1. Caractéristiques segmentales de la parole d’enfants porteurs d’implants cochléaires

1.1. Voyelles

1.1.3. Etudes acoustiques

1.1.3.1. Etudes longitudinales

Les études de Ertmer (2001), Hocevar-Bolthezar et al. (2008), Kunisue et al. (2006) et Liker et al. (2007) s’intéressent à l’évolution dans le temps de caractéristiques acoustiques des voyelles produites par des groupes d’enfants sourds porteurs d’implants cochléaires. Leurs méthodologies diffèrent, que ce soit dans le choix des voyelles étudiées (voyelles cardinales pour Ertmer (2001) et Hocevar-Bolthezar et al. (2008) ou inventaires complets de la langue de l’étude pour Kunisue et al. (2006) et Liker et al. (2007)) ainsi que dans les méthodes d’élicitation des productions de parole (répétition de mots d’après un modèle adulte pour Hocevar-Bolthezar et al. (2008), Kunisue et al. (2006) et Liker et al. (2007) et interactions mère-enfant pour Ertmer (2001)). Ces études longitudinales se concentrent soit sur un nombre restreint d’enfants (un seul enfant CI dans l’étude d’Ertmer (2001), deux enfants CI dans l’étude de Kunisue et al. (2006)) soit sur des cohortes plus importantes (13 enfants CI et 12 adultes CI dans l’étude de Hocevar-Bolthezar et al. (2008) et 18 enfants CI dans l’étude de Liker et al. (2007)).

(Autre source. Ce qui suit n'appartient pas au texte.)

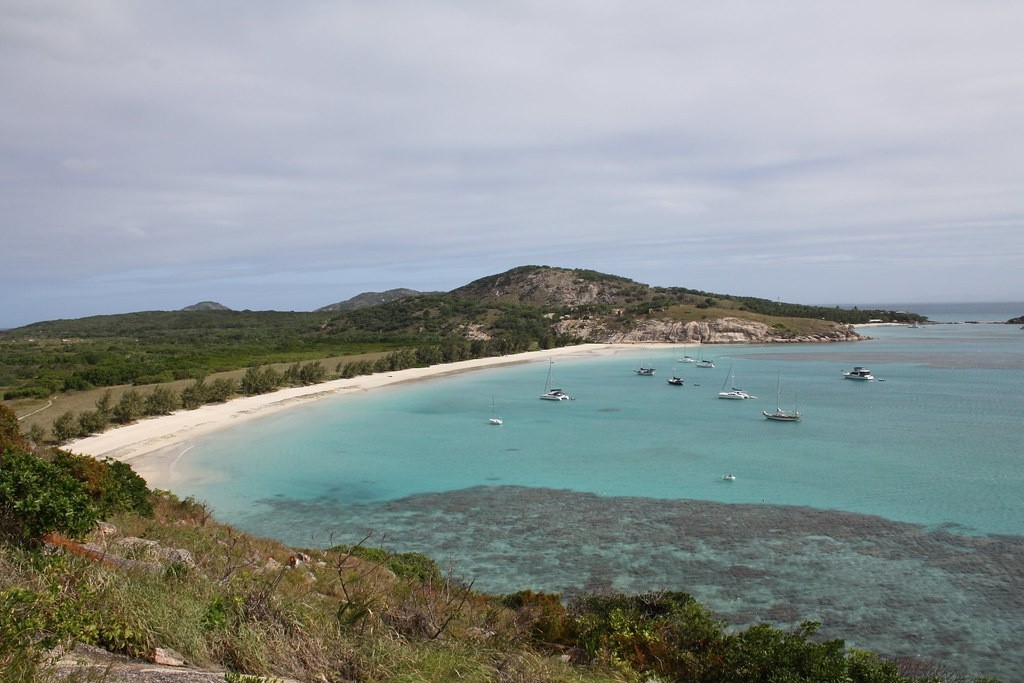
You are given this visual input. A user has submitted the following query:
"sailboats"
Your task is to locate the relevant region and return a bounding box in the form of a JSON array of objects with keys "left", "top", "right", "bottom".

Les études de Hocevar-Bolthezar et al. (2008) et Kunisue et al. (2006) incluent une session pré-implantation, alors que celle de Ertmer et al. (2001) et Liker et al. (2007) ont lieu uniquement post-implantation : l’enfant de l’étude de Ertmer (2001) a été enregistré un mois avant l’implantation (âge à l’implantation : 19 mois), puis tous les mois pendant l’année qui suit l’implantation ; les enfants de l’étude de Hocevar-Bolthezar et al. (2008) avaient un âge moyen à l’implantation de 6;3 ans et ont été enregistrés avant l’implantation, puis six mois après celle-ci ; le premier enfant de l’étude de Kunisue et al. (2006) avait 7;10 ans au moment de l’implantation et le deuxième enfant avait 8;2 ans, ils ont tous les deux été enregistrés un mois avant l’implantation, puis tous les mois pendant l’année qui suit l’implantation ; enfin, l’étude de Liker et al. (2007) a été réalisée auprès d’enfants âgés de 12;1 ans, ayant reçu l’implant à 7;6 ans en moyenne. Ces études longitudinales ne comparent pas ces productions à un groupe contrôle normo-entendant, à l’exception de celle de Liker et al. (2007). Dans ce paragraphe, nous nous intéresserons à la partie longitudinale de cette étude seulement, la comparaison avec le groupe d’enfants normo-entendants étant proposée au paragraphe §1.1.3.3 ci-après.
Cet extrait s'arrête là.